CINE - POR QUé EL ALEXANDER DE OLIVER STONE HACE AGUA
El verso alejandrino
Tenía al público envalentonado con la épica (Gladiador, Tolkien, Troya, Rey Arturo) y a un héroe que había conquistado el mundo, derrotado ejércitos inimaginables, amado a mujeres, hombres y caballos por igual; y como protagonista le ofrecía las posibilidades de la leyenda, la grandeza de la Historia y la intriga del cine. Sin embargo, el Alexander de Oliver Stone consigue eso que Alejandro Magno nunca conoció: el aburrimiento.
› Por Mariana Enriquez
La popularidad de Alejandro Magno no será mayor ni menor después de Alexander de Oliver Stone. La fiebre por el conquistador macedonio arde desde el principio de nuestro tiempo, y en rigor nunca cesó. Pero desde hace poco menos de una década, a Hollywood se le ha dado por revitalizar las superproducciones de tema épico/clásico. Los resultados son dispares: películas dignas (Gladiador), muy buenas (Corazón valiente), geniales (El Señor de los Anillos), tontas (Troya), pésimas (Rey Arturo). En este contexto, la vida de Alejandro de Macedonia es el Santo Grial de los cineastas, la mejor de las historias con el mejor de los protagonistas y oportunidad para todo: intriga, épica, miserias, heroísmo, política, leyenda. Pero, desgraciadamente, el conquistador cayó en manos de Oliver Stone. Así, Alexander es un absurdo completo. Y una de las películas más indecisas jamás vista.
¿Por qué? Porque Stone no se decide jamás por una línea narrativa. Alexander quiere ser una película de psicología de personaje, de análisis de la personalidad del Gran Hombre, algo que a Stone le encanta (Nixon, The Doors, Comandante). Pero todo es trazo grueso. Debemos creer que Alejandro de Macedonia era un neurótico que conquistó el mundo porque estableció una relación edípica con su madre sobreprotectora (¿y qué otra le queda si mamá es Angelina Jolie?) y sufrió porque papá lo despreciaba o ignoraba. Aunque pronto la línea freudiana se desdibuja y vamos a la guerra. Pero Alexander no es una película de acción: apenas tiene dos batallas. Una de ellas es la célebre batalla de Gaugamela, en la que Alejandro venció al rey Darío de Persia, aunque se encontraba en seria inferioridad numérica. ¿Qué hace Stone? Sobreimprime carteles, indica por dónde avanza cada flanco, intenta explicar la obra maestra de la estrategia que el conquistador elaboró, y sólo logra aburrir al espectador hasta la locura. En cualquier documental del History Channel la batalla de marras es más entretenida y emocionante que en Alexander. Ni siquiera es una película didáctica. Esas largas explicaciones estilo JFK –recordemos las trayectorias de las balas que mataron a Kennedy– están a cargo de la voz en off de Anthony Hopkins (Ptolomeo); típica narración cansina que Hollywood siempre refrita cuando tiene que hablar de algo que sucedió hace mucho, mucho tiempo.
□ □ □ □
#### OBJETIVO PLANTEADO:
Según el fragmento citado, ¿qué actor pone la voz en off de Ptolomeo en Alexander?
□ □ □ □
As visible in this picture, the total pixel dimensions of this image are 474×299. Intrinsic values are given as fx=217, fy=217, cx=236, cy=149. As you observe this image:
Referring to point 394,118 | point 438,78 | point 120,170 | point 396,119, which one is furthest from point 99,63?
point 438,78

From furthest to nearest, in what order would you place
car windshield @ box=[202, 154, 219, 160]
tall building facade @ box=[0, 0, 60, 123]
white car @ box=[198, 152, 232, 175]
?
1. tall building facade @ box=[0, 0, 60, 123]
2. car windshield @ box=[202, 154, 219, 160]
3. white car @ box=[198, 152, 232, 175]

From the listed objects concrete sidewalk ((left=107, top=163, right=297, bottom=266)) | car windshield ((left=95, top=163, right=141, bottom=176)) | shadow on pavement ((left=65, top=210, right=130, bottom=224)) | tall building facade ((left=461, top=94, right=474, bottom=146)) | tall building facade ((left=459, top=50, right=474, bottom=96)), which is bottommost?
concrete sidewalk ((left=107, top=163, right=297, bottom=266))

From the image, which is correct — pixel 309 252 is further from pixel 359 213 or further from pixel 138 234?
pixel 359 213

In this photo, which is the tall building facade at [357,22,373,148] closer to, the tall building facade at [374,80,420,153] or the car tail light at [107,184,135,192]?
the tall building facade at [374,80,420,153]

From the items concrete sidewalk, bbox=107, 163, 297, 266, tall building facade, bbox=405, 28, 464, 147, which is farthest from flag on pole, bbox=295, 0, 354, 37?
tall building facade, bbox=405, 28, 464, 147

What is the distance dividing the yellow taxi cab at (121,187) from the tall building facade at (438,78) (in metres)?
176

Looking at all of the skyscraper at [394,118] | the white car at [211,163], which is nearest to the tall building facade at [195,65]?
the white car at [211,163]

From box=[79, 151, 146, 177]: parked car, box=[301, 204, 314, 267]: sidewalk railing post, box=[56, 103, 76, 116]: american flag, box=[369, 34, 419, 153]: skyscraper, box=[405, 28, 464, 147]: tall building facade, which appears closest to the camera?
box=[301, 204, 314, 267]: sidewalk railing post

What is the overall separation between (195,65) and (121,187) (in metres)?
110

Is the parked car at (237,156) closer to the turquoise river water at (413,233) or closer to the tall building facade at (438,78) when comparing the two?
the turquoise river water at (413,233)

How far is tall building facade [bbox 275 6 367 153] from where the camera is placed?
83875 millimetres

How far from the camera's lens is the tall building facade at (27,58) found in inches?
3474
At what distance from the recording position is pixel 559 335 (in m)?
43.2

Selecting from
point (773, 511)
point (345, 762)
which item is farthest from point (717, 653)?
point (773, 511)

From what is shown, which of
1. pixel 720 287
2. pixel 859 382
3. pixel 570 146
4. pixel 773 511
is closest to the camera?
□ □ □ □
#### LA SOLUCIÓN:
Anthony Hopkins.